Bukan sekadar bansos
Direktur Pemberdayaan Zakat dan Wakaf Kementerian Agama, Prof. Waryono Abdul Ghafur, menegaskan kalau keterlibatan lembaga zakat dalam situasi karhutla ini bukan sekadar bantuan biasa. Ada dimensi kemanusiaan yang mendalam sekaligus kepedulian ekologis di dalamnya.
“Dana zakat, infak, sedekah, dan dana sosial keagamaan lainnya tidak berhenti pada bantuan sesaat, tetapi dapat menjadi instrumen perlindungan dan pemberdayaan masyarakat ketika bencana mengancam kebutuhan dasar mereka,” tutur Prof. Waryono di Jakarta, Senin (24/08/2026).

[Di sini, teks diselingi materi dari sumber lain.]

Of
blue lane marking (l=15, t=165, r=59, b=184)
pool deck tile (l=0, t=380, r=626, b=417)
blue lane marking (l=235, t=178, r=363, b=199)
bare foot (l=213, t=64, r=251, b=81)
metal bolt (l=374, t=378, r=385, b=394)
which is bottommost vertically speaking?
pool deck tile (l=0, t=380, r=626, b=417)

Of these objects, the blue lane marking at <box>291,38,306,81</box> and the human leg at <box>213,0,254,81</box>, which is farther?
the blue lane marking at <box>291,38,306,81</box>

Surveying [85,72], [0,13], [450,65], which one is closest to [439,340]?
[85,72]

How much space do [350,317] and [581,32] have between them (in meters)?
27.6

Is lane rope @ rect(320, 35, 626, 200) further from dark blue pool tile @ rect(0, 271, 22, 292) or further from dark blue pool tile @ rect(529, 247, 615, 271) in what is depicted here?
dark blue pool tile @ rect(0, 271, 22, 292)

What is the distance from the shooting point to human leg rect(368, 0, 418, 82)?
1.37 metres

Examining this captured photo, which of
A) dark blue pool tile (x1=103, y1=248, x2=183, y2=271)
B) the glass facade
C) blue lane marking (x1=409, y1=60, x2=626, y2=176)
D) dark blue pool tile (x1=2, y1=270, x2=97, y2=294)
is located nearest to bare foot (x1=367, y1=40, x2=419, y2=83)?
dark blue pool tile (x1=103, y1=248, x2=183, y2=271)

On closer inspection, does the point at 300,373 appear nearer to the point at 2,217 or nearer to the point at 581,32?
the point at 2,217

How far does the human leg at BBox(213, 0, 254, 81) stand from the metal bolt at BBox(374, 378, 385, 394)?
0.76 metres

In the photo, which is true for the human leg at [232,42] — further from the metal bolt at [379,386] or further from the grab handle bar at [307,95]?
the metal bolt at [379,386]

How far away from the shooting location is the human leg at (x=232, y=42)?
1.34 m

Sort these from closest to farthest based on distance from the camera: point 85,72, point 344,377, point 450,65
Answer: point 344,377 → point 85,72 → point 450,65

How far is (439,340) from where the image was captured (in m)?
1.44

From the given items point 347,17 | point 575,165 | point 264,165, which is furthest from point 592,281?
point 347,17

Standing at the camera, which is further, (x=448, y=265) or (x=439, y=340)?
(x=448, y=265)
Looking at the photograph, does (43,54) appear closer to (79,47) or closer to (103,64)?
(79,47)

“Dalam konteks karhutla, yang kita jaga bukan hanya keselamatan manusia dari asap dan api, tetapi juga keberlangsungan hunian, kesehatan, sumber penghidupan, serta lingkungan yang menjadi ruang hidup masyarakat,” sambungnya.
Prinsip ekoteologi Islam
Menurut Prof. Waryono, pendekatan ini sejalan banget dengan prinsip ekoteologi Islam serta tujuan maqashid syariah, khususnya konsep hifz al-nafs atau menjaga keselamatan jiwa. Saat kabut asap tebal memicu gangguan pernapasan, jarak pandang anjlok, dan aktivitas masyarakat terganggu, pemenuhan kebutuhan dasar menjadi bagian penting dari tanggung jawab sosial keagamaan.

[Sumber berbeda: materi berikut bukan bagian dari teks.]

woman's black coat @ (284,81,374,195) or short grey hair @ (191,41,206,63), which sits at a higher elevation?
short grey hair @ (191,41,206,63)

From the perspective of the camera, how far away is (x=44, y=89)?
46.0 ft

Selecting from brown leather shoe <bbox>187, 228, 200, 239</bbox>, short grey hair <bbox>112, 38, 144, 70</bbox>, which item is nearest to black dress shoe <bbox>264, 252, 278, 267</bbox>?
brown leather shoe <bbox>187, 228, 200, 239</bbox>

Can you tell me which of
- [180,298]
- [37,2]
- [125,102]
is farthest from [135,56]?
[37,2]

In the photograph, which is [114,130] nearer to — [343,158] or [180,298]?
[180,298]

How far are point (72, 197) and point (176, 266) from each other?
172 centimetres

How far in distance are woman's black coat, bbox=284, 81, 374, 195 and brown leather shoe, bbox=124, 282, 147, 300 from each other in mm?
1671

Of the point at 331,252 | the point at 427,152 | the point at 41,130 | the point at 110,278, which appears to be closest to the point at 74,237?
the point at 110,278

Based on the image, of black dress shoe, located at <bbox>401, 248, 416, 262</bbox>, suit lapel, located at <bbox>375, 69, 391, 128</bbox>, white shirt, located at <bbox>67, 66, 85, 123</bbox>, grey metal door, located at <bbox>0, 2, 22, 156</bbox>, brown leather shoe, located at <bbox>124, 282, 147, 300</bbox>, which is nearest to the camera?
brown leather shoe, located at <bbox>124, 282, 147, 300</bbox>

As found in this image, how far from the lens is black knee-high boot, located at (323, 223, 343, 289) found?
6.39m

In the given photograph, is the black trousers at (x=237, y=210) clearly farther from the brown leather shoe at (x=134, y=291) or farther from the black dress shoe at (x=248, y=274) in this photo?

“Skema dana umat diarahkan secara fleksibel, mulai dari layanan kesehatan, penyediaan air bersih, pemulihan hunian, hingga dukungan rehabilitasi lingkungan,” jelasnya.
Aksi gercep relawan
Prof. Waryono juga memberikan apresiasi setinggi-tingginya untuk pengelola zakat yang sudah gerak cepat (gercep) turun tangan membantu warga terdampak. Salah satunya Rumah Zakat Action yang bersama unsur penanggulangan bencana lainnya langsung menerjunkan relawan ke titik-titik lokasi karhutla.

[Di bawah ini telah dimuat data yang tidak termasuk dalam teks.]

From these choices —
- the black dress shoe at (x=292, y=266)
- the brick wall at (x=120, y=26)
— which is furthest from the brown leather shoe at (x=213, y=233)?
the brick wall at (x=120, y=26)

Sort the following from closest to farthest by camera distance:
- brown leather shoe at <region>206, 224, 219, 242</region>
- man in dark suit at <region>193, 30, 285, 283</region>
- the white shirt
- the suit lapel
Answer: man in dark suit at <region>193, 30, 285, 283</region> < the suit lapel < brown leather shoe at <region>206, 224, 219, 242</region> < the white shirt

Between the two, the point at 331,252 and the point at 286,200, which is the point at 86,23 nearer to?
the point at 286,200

Tim melakukan asesmen kebutuhan, koordinasi lapangan, hingga ikut memadamkan api di area gambut yang medannya cukup sulit dijangkau. Di tengah kepungan asap pekat, ancaman karhutla terbukti tidak hanya membakar lahan, tetapi juga mengintai kesehatan, pemukiman, mata pencaharian, dan keselamatan warga.
Layanan & orkestrasi bersama
Sebagai aksi konkret, Rumah Zakat Action menyiagakan ambulans 24 jam nonstop, mendirikan Posko Segar bagi warga yang terdampak kabut asap, serta membagikan bantuan logistik mendesak seperti masker N95, tabung oksigen, dan APD untuk para relawan.
“Keterlibatan pengelola zakat memperkuat operasi skala besar yang dipimpin Satgas Darat dan Udara pemerintah daerah. Langkah ini sekaligus menegaskan bahwa penanganan karhutla membutuhkan orkestrasi bersama antara pemerintah, lembaga filantropi, dan masyarakat,” ungkap Waryono. (nAD/aNs)
Gen Z Takeaway
Zakat itu nggak cuma soal bagi-bagi dana bansos rutin pas hari raya, tapi juga bisa jadi action plan nyata buat nyelamatin bumi dan sesama pas lagi emergency kaya bencana karhutla ini. Kolaborasi Kemenag bareng lembaga filantropi kaya Rumah Zakat ngebuktiin kalau kepedulian sosial dan kesadaran lingkungan (ecotheology) bisa jalan barengan demi bantu warga yang terdampak kabut asap. So, kepedulian kamu lewat dana sosial keagamaan itu beneran punya impact besar buat jaga kehidupan dan lingkungan!